Stored data entries

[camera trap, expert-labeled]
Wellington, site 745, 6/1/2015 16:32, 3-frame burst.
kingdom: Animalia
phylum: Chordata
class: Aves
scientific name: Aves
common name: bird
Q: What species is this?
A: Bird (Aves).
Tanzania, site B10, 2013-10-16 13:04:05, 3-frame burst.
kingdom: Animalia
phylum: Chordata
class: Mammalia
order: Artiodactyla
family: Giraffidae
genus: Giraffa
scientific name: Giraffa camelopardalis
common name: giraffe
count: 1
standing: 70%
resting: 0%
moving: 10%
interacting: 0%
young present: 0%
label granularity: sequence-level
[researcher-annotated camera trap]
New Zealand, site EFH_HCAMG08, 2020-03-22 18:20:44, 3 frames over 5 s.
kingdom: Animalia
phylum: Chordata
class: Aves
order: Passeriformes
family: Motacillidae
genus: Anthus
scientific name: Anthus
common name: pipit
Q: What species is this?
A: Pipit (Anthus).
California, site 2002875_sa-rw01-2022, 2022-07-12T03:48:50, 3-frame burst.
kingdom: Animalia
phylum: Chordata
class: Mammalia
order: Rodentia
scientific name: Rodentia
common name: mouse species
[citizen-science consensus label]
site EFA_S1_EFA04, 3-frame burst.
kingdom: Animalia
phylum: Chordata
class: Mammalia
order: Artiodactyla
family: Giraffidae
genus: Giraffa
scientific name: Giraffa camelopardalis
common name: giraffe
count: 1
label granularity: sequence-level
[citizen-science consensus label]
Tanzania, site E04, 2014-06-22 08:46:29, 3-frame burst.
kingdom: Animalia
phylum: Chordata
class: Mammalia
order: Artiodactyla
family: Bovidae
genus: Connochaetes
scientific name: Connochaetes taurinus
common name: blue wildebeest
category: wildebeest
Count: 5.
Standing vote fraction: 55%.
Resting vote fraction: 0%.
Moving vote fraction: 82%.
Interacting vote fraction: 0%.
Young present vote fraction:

AIM OF THE EXERCISE
Beginning at the line that holds "family: Motacillidae", reproduce the lines exactly up to and including the final line of the entries.

ANSWER SPACE
family: Motacillidae
genus: Anthus
scientific name: Anthus
common name: pipit
Q: What species is this?
A: Pipit (Anthus).
California, site 2002875_sa-rw01-2022, 2022-07-12T03:48:50, 3-frame burst.
kingdom: Animalia
phylum: Chordata
class: Mammalia
order: Rodentia
scientific name: Rodentia
common name: mouse species
[citizen-science consensus label]
site EFA_S1_EFA04, 3-frame burst.
kingdom: Animalia
phylum: Chordata
class: Mammalia
order: Artiodactyla
family: Giraffidae
genus: Giraffa
scientific name: Giraffa camelopardalis
common name: giraffe
count: 1
label granularity: sequence-level
[citizen-science consensus label]
Tanzania, site E04, 2014-06-22 08:46:29, 3-frame burst.
kingdom: Animalia
phylum: Chordata
class: Mammalia
order: Artiodactyla
family: Bovidae
genus: Connochaetes
scientific name: Connochaetes taurinus
common name: blue wildebeest
category: wildebeest
Count: 5.
Standing vote fraction: 55%.
Resting vote fraction: 0%.
Moving vote fraction: 82%.
Interacting vote fraction: 0%.
Young present vote fraction:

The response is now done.